The future of e-commerce looks bright. According to Forrester Research, online retail sales in the U.S. are forecast to reach $327 billion by 2016. Overall market share is expected to increase to 9% from 7% in that period.
Adobe reports that last December's Cyber Monday was the biggest e-commerce day in U.S. history: total online sales grew 16% to hit a new high of $2.29 billion in a single day.
And U.S.-based research firm eMarketer has reported that digital media is now the leading media in terms of consumers' time spent (44%), ahead of TV (38.1%), radio (12.1%) and print (4.5%).
No question, the Internet is presenting a huge opportunity for businesses. The question is, what do we do about it?

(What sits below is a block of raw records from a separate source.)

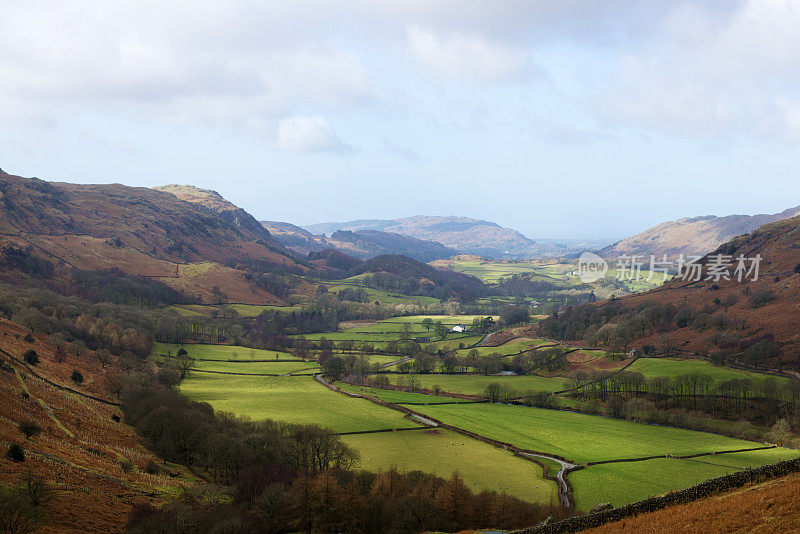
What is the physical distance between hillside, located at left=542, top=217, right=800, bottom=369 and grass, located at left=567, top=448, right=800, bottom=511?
54414 mm

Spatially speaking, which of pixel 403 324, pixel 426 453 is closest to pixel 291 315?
pixel 403 324

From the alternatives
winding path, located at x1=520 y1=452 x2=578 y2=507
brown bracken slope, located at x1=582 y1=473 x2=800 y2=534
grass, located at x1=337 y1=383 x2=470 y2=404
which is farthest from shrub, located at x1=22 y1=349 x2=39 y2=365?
brown bracken slope, located at x1=582 y1=473 x2=800 y2=534

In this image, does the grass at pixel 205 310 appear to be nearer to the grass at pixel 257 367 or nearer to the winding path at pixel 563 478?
the grass at pixel 257 367

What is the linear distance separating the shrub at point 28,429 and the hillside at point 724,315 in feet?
411

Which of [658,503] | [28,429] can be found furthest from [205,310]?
[658,503]

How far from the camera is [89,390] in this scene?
233ft

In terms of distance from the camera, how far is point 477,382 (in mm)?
114062

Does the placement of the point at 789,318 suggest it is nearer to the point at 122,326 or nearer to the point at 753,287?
the point at 753,287

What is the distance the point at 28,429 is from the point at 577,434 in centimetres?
6919

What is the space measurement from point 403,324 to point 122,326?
102834 mm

There are many different proven business models and e-marketing strategies on the Internet. In spite of these differences, we will now explore what most Internet entrepreneurs have in common. Inspired by Stephen Covey's famous book The Seven Habits of Highly Successful People, here is how we see the seven habits of successful Internet marketers:
Most successful Internet marketers accumulated vast amounts of knowledge about e-marketing before they became successful. They kept reading any new articles they could find on the subject of mobile marketing, website usability, search engine optimization, pay per click and social media. Regular, everyday reading had become part of their passion, almost an addiction. They understand that they do not have to do everything by themselves, but they do want to understand new opportunities created by technology.
Successful online entrepreneurs constantly research supply and demand on the Internet and look for gaps. Online demand can be researched by using keyword popularity tools such as the one provided by Google AdWords or Google.com/trends. Supply can be researched by "Googling" your competition. When you see a great demand (search popularity) and only a few good competitors, you're probably onto something. One of our clients' businesses started when we realized that there were more than 800,000 searches for one particular product per month and only a handful of strong competitors.
In our column "The three biggest Internet marketing secrets: Testing, testing, testing" (BIV issue 1242; August 13–19, 2013), we wrote that the key is to try various ideas, products, websites and projects on a limited scale, then decide if and how you want to launch. The Internet provides an inexpensive and quick way of testing and optimizing business ideas.
As Chris Anderson points out in his book The Long Tail, the future of business is selling small quantities of a very large number of items. The future of Internet marketing, he says, "isn't in hits, the high-volume head of a traditional demand curve, but in what used to be regarded as misses – the endlessly long tail of that same curve." Amazon.com is a prime example. The idea is to look for underserved micro-niches and serve them aggressively across the globe.
Website content is considered "king" and one of the seven Cs of an effective website, along with context, connectivity, commerce, community, customization and communication. Successful online businesses provide a wealth of information, including tips on how to use products, free lessons, videos, online libraries, blogs, archives or various databases.
Thanks to social media, Internet marketers can now connect and build relationships with customers. Engaging in real dialogue with your customers is the key here, rather than just counting mere numbers of likes and followers.
Word of mouth, considered the most important instrument of marketing, has become even more powerful thanks to social media. Some of the best "habits" of viral marketers include creating a "viral hook" (such as Hotmail's "open a free Hotmail account" signature at the bottom of each email) to create a wow factor by doing more than expected, to offer something for free and to design a "refer a friend" program.